=== Questions on the material ===
**A.** Return the portion of the passage on the Reformation starting with "One of my favorite" and going on through "seminary faculty members.", copied word for word.
**B.** Translate this sentence from the passage on the Reformation into Spanish: "One of my favorite eras of church history is undoubtedly that of the Reformation."

=== Text for analysis ===
# # # # # # #

One of my favorite eras of church history is undoubtedly that of the Reformation. I am so intrigued by the events that led up to that fateful day when Luther ignited the fire that would soon sweep across all of Europe. Though many historians much smarter than I would be quick to correct that notion, citing several heralds of Reformational doctrine long before Luther’s influence came to the fore. Even still, we cannot gloss over Luther’s incredible impact on the church, the repercussions of which we are still feeling today. And it is these repercussions that are surveyed in Sola: How the Five Solas Are Still Reforming the Church, from Moody Publishers and several seminary faculty members.

# # # # # # #

=== Listed entries ===
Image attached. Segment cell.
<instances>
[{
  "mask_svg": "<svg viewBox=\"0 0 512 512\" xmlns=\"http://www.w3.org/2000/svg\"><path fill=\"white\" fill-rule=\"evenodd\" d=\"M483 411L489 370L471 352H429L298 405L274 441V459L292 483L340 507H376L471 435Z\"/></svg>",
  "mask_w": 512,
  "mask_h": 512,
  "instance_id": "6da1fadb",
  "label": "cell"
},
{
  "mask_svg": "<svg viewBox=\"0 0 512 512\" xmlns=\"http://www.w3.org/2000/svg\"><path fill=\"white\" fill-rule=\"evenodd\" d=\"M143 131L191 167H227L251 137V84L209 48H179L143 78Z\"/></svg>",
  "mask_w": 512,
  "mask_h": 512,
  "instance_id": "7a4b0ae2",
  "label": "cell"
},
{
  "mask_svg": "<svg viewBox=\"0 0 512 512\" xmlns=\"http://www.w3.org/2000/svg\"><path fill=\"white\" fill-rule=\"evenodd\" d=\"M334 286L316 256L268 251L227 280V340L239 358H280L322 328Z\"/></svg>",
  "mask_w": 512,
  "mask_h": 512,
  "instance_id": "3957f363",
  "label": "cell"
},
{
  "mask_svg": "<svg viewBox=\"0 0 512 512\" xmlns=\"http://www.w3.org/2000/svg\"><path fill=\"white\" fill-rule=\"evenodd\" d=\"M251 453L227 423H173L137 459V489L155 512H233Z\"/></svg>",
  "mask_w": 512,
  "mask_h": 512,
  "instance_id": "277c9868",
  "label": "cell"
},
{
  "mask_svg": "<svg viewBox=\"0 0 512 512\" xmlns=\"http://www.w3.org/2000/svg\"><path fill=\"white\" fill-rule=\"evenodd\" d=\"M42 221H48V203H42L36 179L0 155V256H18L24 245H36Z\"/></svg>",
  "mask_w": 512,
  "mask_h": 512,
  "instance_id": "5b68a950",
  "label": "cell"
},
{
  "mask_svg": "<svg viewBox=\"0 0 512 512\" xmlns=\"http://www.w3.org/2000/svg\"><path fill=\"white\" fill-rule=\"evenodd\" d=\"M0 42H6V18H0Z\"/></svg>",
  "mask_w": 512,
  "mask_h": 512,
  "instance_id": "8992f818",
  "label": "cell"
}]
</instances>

# # # # # # #

=== Responses in order ===
**A.**
One of my favorite eras of church history is undoubtedly that of the Reformation. I am so intrigued by the events that led up to that fateful day when Luther ignited the fire that would soon sweep across all of Europe. Though many historians much smarter than I would be quick to correct that notion, citing several heralds of Reformational doctrine long before Luther’s influence came to the fore. Even still, we cannot gloss over Luther’s incredible impact on the church, the repercussions of which we are still feeling today. And it is these repercussions that are surveyed in Sola: How the Five Solas Are Still Reforming the Church, from Moody Publishers and several seminary faculty members.

**B.** Una de mis épocas favoritas de la historia de la iglesia es, sin duda, la de la Reforma.